Of course those intestines are nice and cleaned out. Oops, you got a sneak peak of the sausages. Pork casings feels nice and soft, and yet are surprisingly strong.

Then you use this interesting machine:

I'm sorry it's blurry. This time I really am.

It’s sitting on top of a jar/cup/I-really-don’t-know-what-it’s-called thing. But I think it looks self-explanatory right? You stick the meat in the opening on top, turn the handle, and bam! It comes out the other side. There’s this drill (think Andy) thingy inside that pushes the meat out on the end. Basically, you find the opening of the pork casing and you slide the whole thing on the stick, tie the end, then there you go!

It looks a little like this:

I know it looks a little gross here, but keep persevering!

You have to tie the opening, and then divide the different sections. You’re supposed to twist it, but sometimes it doesn’t stay twisted so you have to tie it. If you don’t… well, you’ll just end up with one really long sausage and be forced to eat it all at once. There’s just no other way to it. Then you tie the other opening and you’re done with that section!

Then, sausages need drying:

Normally, my mom has something better to use than a broom and a mp for her drying rack. But space and material in my apartment is just that limited.

Aren’t they pretty though? They look like real sausage links now!

Basically you want the moisture to dry off of them. And my mom doesn’t use preservatives in her sausages, so you have to freeze them right away, unless you plan to eat them right away, of course. So you cut them apart and then freeze them.

And this is what my freezer currently looks like:

At least I won't starve for a while.

Good thing at least two-thirds are going up north tomorrow. Otherwise I might have to eat sausages for an entire year.

See? Isn’t my mom amazing?

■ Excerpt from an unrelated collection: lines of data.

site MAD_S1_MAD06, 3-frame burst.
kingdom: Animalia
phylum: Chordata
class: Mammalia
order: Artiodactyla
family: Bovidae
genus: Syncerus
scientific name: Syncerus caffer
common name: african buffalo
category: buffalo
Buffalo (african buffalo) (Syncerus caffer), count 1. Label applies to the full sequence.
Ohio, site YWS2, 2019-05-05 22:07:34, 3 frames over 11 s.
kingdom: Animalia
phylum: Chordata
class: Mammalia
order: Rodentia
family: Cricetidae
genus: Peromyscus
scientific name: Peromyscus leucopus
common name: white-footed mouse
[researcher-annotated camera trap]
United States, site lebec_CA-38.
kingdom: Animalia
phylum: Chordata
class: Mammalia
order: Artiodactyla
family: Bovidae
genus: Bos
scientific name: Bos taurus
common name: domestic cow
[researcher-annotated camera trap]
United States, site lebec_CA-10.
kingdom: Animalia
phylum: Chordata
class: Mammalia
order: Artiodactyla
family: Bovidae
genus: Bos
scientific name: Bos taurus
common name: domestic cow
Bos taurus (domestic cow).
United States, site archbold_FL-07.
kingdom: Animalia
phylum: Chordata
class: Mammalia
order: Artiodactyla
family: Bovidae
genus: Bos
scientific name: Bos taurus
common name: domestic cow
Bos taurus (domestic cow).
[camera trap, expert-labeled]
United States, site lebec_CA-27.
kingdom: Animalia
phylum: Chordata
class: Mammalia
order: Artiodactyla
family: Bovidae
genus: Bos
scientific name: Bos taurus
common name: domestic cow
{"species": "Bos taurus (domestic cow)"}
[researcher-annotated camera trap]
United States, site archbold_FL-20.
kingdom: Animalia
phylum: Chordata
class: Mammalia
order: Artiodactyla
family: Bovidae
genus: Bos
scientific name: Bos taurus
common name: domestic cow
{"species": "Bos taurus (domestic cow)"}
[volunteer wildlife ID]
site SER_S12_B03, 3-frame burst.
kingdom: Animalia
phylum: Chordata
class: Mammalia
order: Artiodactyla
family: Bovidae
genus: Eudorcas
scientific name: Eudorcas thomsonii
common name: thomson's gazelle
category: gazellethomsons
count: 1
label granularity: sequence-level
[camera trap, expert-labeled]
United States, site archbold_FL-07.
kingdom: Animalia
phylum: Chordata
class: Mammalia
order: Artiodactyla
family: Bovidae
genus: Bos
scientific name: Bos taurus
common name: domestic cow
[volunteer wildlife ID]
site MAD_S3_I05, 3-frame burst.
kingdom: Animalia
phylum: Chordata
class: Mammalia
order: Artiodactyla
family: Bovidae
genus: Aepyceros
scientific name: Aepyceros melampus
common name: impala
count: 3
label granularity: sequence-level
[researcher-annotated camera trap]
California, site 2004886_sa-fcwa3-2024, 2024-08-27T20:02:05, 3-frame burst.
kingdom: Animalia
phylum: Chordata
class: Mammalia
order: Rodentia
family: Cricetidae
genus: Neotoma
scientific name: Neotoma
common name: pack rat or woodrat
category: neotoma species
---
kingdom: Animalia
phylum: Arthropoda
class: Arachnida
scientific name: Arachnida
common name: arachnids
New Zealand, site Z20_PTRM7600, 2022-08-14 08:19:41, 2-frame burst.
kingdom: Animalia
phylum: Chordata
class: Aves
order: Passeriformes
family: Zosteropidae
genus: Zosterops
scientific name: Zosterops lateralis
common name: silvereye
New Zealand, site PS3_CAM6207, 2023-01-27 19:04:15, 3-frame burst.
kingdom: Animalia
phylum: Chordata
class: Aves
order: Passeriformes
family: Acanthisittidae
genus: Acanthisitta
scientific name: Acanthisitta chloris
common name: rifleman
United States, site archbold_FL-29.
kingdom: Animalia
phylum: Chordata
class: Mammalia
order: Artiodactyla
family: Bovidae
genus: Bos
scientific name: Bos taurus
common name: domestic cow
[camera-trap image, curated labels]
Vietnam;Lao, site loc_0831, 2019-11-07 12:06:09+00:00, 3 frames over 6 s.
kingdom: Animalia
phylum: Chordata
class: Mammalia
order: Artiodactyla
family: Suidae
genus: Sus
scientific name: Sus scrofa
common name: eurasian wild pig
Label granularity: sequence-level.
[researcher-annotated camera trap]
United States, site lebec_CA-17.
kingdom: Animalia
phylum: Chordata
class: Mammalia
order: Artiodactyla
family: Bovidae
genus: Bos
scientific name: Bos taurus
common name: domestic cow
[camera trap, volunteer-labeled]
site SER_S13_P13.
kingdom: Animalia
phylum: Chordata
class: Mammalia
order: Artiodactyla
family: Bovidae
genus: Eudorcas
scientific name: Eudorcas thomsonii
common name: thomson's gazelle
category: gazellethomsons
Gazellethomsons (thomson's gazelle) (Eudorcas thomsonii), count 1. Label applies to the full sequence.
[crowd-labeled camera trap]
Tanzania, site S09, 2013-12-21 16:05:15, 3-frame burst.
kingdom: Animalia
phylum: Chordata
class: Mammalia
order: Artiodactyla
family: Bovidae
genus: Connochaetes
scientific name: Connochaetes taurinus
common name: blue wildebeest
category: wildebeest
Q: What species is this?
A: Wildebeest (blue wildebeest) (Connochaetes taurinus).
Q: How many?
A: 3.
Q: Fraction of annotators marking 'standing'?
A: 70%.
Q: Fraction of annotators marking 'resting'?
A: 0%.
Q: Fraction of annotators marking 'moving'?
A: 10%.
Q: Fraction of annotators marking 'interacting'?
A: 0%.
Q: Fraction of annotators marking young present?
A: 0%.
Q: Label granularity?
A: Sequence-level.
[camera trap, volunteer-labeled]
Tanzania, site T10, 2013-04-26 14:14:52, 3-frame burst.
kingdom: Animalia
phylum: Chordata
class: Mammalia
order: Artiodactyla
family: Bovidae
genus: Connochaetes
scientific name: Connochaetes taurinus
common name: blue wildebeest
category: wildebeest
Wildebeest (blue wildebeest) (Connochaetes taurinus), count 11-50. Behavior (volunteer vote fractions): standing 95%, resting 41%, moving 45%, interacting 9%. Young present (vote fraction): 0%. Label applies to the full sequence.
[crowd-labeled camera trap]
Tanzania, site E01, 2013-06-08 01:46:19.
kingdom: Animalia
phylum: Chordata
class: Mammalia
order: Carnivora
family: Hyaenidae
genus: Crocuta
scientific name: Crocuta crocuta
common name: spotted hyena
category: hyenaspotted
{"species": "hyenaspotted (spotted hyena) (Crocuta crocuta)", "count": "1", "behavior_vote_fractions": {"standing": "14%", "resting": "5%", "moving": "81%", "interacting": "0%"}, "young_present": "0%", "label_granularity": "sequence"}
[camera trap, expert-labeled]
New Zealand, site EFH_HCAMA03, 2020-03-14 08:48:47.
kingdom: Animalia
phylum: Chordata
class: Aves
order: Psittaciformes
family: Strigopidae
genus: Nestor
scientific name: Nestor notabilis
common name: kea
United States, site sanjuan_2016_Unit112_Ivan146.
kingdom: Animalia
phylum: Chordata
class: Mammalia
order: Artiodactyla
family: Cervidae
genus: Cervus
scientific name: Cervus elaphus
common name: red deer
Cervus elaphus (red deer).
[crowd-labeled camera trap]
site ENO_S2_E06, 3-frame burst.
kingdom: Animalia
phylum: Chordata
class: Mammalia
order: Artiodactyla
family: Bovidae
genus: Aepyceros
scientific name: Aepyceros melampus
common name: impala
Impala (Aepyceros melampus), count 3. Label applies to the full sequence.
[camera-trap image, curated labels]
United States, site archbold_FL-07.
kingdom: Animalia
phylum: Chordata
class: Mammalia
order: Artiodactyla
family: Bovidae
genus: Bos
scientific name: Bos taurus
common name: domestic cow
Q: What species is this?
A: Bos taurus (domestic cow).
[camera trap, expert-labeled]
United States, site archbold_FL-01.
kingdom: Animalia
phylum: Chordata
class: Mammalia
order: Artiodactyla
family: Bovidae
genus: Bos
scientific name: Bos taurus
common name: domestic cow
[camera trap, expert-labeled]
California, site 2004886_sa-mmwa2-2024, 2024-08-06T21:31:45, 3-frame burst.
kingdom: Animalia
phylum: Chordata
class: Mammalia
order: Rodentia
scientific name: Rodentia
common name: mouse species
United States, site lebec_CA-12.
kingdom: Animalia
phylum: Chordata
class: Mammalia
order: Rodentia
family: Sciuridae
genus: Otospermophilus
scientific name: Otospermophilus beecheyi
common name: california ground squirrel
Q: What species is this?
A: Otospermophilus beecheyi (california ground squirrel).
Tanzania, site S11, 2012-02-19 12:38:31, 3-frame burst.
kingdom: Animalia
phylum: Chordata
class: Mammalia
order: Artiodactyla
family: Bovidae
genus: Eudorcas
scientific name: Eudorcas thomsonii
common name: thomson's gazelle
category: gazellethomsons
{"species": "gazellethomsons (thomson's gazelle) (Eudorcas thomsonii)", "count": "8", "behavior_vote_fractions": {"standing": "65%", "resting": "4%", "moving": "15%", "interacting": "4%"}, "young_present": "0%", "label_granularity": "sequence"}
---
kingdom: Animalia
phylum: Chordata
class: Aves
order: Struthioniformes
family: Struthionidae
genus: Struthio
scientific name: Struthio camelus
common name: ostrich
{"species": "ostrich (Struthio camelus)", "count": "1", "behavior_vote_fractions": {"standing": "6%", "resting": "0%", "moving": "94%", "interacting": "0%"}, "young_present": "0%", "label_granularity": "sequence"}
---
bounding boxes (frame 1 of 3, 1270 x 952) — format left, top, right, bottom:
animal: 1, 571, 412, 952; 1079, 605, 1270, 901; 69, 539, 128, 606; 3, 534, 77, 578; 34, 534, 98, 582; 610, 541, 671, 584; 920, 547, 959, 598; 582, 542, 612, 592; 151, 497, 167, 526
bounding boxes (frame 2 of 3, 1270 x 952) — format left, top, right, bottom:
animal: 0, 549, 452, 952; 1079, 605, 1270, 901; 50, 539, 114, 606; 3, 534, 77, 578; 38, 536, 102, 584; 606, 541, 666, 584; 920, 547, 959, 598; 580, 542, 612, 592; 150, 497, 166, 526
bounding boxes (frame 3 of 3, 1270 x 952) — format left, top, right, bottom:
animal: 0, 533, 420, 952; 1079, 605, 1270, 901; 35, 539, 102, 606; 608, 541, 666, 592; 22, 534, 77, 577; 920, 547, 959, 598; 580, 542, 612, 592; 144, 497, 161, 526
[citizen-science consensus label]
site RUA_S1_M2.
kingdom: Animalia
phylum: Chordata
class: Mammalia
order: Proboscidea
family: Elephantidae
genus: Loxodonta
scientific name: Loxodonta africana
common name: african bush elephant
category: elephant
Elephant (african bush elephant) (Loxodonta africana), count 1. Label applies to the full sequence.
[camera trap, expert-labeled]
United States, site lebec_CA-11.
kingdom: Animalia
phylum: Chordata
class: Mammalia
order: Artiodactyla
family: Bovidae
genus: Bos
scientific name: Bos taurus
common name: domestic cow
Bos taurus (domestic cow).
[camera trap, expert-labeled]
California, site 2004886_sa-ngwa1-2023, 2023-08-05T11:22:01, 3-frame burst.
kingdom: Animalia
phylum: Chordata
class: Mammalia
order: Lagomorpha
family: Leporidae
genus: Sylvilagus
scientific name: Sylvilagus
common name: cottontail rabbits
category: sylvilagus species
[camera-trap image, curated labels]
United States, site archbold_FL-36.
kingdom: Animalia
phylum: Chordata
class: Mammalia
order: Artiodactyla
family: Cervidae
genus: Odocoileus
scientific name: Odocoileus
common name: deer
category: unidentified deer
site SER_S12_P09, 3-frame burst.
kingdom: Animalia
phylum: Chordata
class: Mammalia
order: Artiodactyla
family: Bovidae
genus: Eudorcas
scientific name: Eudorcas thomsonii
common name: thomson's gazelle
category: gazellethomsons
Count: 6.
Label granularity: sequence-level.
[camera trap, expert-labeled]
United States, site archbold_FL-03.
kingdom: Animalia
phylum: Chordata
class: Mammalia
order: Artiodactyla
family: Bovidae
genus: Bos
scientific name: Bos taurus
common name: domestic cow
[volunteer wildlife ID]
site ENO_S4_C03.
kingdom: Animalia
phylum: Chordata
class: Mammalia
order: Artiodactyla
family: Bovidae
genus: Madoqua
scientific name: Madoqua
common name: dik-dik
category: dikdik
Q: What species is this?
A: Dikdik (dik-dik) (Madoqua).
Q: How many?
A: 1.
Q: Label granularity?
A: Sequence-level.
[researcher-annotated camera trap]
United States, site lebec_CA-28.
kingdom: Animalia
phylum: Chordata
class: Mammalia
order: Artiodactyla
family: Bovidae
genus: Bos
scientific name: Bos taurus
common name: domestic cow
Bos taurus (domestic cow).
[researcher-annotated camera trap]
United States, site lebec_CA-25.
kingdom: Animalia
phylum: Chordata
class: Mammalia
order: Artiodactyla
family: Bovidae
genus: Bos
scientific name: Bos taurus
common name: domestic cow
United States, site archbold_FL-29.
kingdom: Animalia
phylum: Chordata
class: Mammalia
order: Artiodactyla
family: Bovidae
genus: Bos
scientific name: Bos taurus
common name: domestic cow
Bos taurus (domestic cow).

And it’s 11:30 at night, and she’s still slaving away in the kitchen finishing up the last of the buns (meat and meatless).

I'm not sure how Mr. and Mrs. Moo feel about being super-secret-ambush-not-attacked by a herd of meat buns.

And they look so pretty when they’re done, too:

Don't they look delicious? That's the steamer thing you use to cook them in the background.

Eight pictures in one post! That’s a record. She’s now working on meatless cranberry buns (her super secret recipe definitely not an attack). But I think that’s enough pictures for now.

And it’s time for bed. Good night, world!